#### Выбранный отрывок
• • • • • • •

На первый взгляд может показаться, что выбор хонкадори для своего предсмертного танка Кимура Садаюки сделал совершенно случайно и сложил стих экспромтом. Но не всё так просто. Для тех, кто учил в школе историю Японии и помнил об Инциденте Гэнко, этот экспромт был тщательно подготовленным.

Для начала уточню, что упоминаемый в танка Фудзивара Тамэаки, «путь Сикисима», выбранный им – это метафора сочинения поэзии вака, японских стихов. Действительно, если ты родился в семье Фудзивара Садаиэ, сложно представить иную сферу деятельности, в которой можно было бы добиться большего успеха.

Сетевые поисковые машины услужливо подтянули информацию о двух его сборниках вака: 続拾遺和歌集 Сёкусюисю, собранный в 1278 год и 竹園抄 (ちくえんしょう), Тикуэнсю (Chikuenshou), год составления которого уточнить по открытым источникам не удалось, надеюсь, что профессиональным японистам это труда не составит. А в продолжение добавлю, что сам Фудзивара Тамэаки прожил до почтенных 69 лет, слагал гармоничные стихи и всячески в том поощрялся императором Го-Дайго.

Всё бы было прекрасно, за одним «но». В 1333 году Фудзивара Тамэаки, проходил по делу о мятеже Гэнко, который закончился падением Камакурского сёгуната и кратковременном восстановлении императорской власти (реставрация Кэмму), но в долгосрочной перспективе привёл к власти сёгунат Асикага и разделил императорский двор на Северный, оставшийся в Киото, и Южный, столицей которого стало Ёсино. Был оправдан. В дальнейшем, несмотря на победу Северного двора, поддержанного сёгунатом Асикага, благодаря чехарде в Южном дворе с призванием к правлению одного за другим потомков императора Го-Фусими, сына императора Го-Сага, только потомки императора Го-Дайго считались действительными наследниками, а представители Северного двора – всего лишь претендентами.

• • • • • • •

#### Записи о пространственных отношениях

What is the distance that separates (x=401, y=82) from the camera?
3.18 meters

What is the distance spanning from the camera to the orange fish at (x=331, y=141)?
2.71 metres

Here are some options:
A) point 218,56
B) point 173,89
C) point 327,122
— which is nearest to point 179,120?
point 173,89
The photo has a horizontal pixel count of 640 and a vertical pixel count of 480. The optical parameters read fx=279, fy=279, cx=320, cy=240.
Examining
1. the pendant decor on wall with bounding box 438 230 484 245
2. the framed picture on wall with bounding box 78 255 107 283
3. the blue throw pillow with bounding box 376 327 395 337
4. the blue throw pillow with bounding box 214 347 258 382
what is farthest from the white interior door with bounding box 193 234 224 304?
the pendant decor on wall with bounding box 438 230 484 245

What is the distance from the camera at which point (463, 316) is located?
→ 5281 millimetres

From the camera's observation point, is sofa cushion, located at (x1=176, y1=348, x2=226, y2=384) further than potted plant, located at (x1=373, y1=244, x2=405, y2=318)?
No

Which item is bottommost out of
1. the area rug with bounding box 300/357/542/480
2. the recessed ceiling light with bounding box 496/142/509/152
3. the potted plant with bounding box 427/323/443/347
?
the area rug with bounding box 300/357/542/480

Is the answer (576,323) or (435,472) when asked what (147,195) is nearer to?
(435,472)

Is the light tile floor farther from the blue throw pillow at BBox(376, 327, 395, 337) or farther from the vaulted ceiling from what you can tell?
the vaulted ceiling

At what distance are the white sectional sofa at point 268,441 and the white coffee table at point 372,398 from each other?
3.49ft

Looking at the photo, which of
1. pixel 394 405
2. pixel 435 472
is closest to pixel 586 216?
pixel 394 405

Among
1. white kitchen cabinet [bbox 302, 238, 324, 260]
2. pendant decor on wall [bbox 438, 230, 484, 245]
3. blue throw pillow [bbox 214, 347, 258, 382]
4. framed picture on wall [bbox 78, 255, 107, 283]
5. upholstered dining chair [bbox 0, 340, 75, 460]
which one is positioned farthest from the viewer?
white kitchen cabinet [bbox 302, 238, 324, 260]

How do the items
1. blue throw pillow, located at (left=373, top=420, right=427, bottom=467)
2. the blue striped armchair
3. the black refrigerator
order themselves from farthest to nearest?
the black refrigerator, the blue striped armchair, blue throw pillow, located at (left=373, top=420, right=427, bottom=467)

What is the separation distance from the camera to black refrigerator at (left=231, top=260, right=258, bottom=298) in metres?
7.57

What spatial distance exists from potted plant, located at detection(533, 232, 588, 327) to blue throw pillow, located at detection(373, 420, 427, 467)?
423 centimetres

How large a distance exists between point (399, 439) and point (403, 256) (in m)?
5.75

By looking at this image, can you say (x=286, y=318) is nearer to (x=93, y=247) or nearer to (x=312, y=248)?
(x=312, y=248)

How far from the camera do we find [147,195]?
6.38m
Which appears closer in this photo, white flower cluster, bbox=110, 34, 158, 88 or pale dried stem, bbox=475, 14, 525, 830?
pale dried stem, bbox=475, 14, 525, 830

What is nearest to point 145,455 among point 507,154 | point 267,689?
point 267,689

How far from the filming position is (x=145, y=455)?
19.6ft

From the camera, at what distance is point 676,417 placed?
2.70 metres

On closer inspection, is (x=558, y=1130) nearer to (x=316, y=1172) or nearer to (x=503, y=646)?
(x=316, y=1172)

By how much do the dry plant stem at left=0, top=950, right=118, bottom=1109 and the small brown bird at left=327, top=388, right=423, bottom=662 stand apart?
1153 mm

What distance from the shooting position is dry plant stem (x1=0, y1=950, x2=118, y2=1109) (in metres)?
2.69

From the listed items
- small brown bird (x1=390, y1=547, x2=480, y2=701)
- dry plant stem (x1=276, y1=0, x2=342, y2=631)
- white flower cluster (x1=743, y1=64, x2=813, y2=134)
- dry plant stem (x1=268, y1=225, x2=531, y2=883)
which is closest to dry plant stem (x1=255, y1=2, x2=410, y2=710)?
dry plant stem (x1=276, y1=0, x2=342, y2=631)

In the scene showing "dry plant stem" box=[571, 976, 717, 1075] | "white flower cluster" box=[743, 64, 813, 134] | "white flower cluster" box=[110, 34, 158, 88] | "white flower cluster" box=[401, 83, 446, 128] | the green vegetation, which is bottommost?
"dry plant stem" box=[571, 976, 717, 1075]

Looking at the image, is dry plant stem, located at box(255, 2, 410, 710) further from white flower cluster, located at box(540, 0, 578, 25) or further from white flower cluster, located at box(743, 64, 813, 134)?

• • • • • • •

#### Задание 1
Ответьте по отрывку о Фудзивара Тамэаки:
(a) Метафорой чего служит «путь Сикисима»?
(b) До скольких лет прожил Фудзивара Тамэаки?
(c) В каком году он проходил по делу о мятеже Гэнко?
#### Задание 2
Пожалуйста, отфильтруйте записи и выпишите каждую строку, где встречается слово «pale». Регистр букв учитывается.

#### Правильный ответ 1
(a) Сочинения поэзии вака, японских стихов.
(b) До 69 лет.
(c) В 1333 году.

#### Правильный ответ 2
Which appears closer in this photo, white flower cluster, bbox=110, 34, 158, 88 or pale dried stem, bbox=475, 14, 525, 830?
pale dried stem, bbox=475, 14, 525, 830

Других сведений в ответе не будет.